→ **Task statement**
Return each line in the records below that contains the word "closer".

→ **Records provided**
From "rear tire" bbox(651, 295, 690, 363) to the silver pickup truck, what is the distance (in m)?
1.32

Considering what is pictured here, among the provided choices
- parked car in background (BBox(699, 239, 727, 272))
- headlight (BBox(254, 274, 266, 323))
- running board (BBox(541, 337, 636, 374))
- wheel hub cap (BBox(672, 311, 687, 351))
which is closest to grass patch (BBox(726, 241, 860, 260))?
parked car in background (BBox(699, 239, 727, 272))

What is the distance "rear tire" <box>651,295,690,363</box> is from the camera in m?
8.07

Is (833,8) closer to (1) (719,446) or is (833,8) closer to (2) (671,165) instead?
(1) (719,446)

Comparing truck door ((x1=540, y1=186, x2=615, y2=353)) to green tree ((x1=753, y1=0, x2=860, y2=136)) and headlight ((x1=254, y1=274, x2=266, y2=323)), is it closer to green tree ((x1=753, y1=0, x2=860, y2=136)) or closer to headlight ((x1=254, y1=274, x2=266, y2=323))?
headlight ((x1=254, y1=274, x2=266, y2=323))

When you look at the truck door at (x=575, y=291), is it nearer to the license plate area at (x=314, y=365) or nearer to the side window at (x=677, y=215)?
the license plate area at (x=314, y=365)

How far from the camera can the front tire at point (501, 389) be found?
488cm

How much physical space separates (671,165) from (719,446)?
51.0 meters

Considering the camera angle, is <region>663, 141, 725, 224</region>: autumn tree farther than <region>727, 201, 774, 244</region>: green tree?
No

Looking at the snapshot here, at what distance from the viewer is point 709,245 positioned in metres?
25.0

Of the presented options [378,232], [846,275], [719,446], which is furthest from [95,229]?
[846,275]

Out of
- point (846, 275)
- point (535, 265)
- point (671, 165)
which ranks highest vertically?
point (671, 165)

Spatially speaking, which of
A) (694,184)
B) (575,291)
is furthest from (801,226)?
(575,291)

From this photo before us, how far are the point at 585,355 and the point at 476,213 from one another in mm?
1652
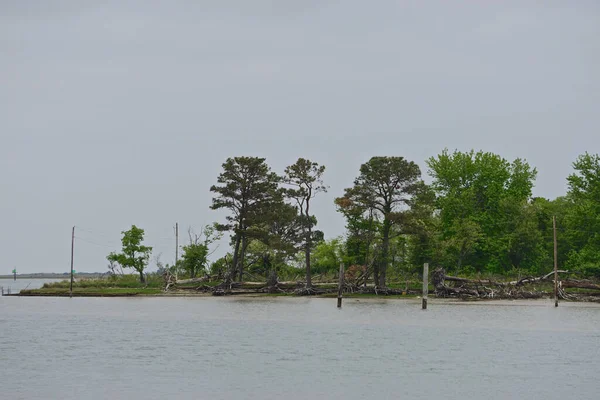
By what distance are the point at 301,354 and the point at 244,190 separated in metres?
46.8

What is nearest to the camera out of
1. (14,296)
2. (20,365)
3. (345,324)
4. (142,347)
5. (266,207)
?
(20,365)

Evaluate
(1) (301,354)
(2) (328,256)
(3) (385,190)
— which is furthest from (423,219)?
(1) (301,354)

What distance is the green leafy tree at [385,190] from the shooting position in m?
71.7

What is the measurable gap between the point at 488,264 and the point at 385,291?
14.5 meters

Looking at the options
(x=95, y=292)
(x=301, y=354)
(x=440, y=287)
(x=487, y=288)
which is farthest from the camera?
(x=95, y=292)

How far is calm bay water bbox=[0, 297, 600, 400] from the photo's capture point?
23.6 m

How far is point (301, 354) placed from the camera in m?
31.8

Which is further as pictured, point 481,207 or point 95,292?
point 481,207

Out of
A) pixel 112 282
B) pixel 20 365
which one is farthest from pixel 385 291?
pixel 20 365

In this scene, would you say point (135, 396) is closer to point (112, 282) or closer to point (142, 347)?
point (142, 347)

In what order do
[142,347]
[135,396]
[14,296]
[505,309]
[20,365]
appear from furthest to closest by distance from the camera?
[14,296], [505,309], [142,347], [20,365], [135,396]

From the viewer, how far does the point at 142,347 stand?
33.9 meters

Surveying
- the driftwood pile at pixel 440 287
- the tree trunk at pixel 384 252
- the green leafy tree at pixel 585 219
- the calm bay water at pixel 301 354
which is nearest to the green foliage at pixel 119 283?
the driftwood pile at pixel 440 287

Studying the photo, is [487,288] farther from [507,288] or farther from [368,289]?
[368,289]
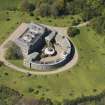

→ **Solution below**
Is (833,8) closer to (1) (719,446) or is (833,8) closer to (2) (671,165) instead?
Comparing truck door ((x1=540, y1=186, x2=615, y2=353)) to green tree ((x1=753, y1=0, x2=860, y2=136)) and headlight ((x1=254, y1=274, x2=266, y2=323)), is it closer to green tree ((x1=753, y1=0, x2=860, y2=136)) or closer to headlight ((x1=254, y1=274, x2=266, y2=323))?
In this scene, would you say point (135, 396) is closer to point (112, 282) or closer to point (142, 347)?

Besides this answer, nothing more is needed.